My grandfather was a juvenile diabetic who ended up having a couple of toes amputated just before he died. His wife had a livein nurse but I dont think she was checking my grandfather's feet. The whole situation was very sad and probably could have been avoided. But oftem times elderly people tend to forget to do the simple things. Sometimes the young and capable do too.

rbergman 2009-02-01 09:03:09 -0600 Report

When I was younger my grandmother became ill and thought she was having a heart attack from the pain she was having, turned out she had gall stones and they put her in the hospital to remove them, while in recovery they discovered she was diabetic (type 2), her father and his father had also suffered from type 2, while in the hospital she developed gangrene in her foot and they amputated the leg just below the knee, this was my first experience of what diabetes can do to a person and scared me. my grandmother was always a very independent person and when they told her what they had had to do she died 2 days later, there was no reason for her to die other than they felt, and so did the family, that she willed herself to die, she felt that without that leg she was not going to be the person she once was, this was in the late 80's. I wish I could remember the details of how the infection started and was discovered and why they amputated so quickly after discovery, however my father didn't ever want to discuss it and he too has now passed away, he was type 2 also, suffering congestive heart failure, he was on a transplant list but by the time his name came to the top his other organs were already failing, he passed away in his mid 50s, my grandmother was in her early 70s. My father also did not know he had diabetes until he suffered a heart attack due to carbon monoxide poisoning, he was in his early 40s when diagnosed. I was a few months from turning 33 when I was diagnosed and I actually went to the doctor and told them I thought I should be checked, after watching my father and what he'd said and felt while diabetic i knew the signs and symptoms, sure enough I was right, and they diagnosed me with Type 2 also. Our daughter, who turned 7 in July 08 has now also been diagnosed, however they feel it is due to her auto-immune failure. Had that not been the trigger for her I cannot say whether she would have gotten diabetes, but I also fear that due to the way she got it that one of my other kids may still be apt to get it as well.

LadyDi - 26259Miller
LadyDi - 26259Miller 2009-01-31 14:30:31 -0600 Report

Diabetes can cause some to be "disabled", while others might not be affected to the extent it would disable them or make them unable to carry on with their lives and continue to work. Each case has to be handled individually.
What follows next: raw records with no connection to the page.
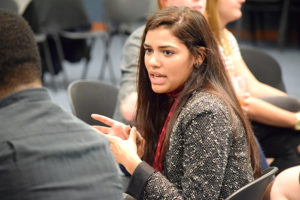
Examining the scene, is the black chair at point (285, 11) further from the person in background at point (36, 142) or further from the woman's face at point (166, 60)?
the person in background at point (36, 142)

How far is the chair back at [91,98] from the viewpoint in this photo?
220 cm

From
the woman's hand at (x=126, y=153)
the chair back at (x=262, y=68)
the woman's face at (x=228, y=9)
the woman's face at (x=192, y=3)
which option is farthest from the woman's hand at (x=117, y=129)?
the chair back at (x=262, y=68)

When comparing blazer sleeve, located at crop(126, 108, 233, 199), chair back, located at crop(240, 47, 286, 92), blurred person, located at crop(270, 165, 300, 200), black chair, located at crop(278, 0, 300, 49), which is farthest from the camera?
black chair, located at crop(278, 0, 300, 49)

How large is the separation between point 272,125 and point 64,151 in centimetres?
167

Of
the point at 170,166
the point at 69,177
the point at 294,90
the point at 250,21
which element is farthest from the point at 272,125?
the point at 250,21

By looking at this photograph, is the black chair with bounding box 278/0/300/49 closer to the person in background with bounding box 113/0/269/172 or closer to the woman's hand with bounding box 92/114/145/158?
the person in background with bounding box 113/0/269/172

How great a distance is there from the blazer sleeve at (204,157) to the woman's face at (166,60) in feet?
0.72

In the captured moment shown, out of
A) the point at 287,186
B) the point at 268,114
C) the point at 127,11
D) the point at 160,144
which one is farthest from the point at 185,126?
the point at 127,11

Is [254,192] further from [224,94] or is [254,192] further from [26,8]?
[26,8]

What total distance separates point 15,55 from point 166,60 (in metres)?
0.67

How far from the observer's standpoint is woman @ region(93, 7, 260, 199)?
1439 millimetres

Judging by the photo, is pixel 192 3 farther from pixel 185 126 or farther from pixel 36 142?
pixel 36 142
Anonymous 2009-01-31 12:48:08 -0600 Report

I am on disability for both degenerating disc disease in my back and my diabetes. Actually my papers said disabling back diabetic when I was approved. Good luck to you.

rbergman 2009-01-31 13:18:12 -0600 Report

Thanks, I've never tried for disability for myself and it wasn't until my daughters last appointment that I ever heard of it considered as a disability. A pamphlet I found in the waiting room there called it a disability but the information was for school purposes and what childrens' rights are in a school setting, published by the ADA, but it didn't give any information other than for school purposes. This will be something I will have to ask her doctor about and see what she tells us.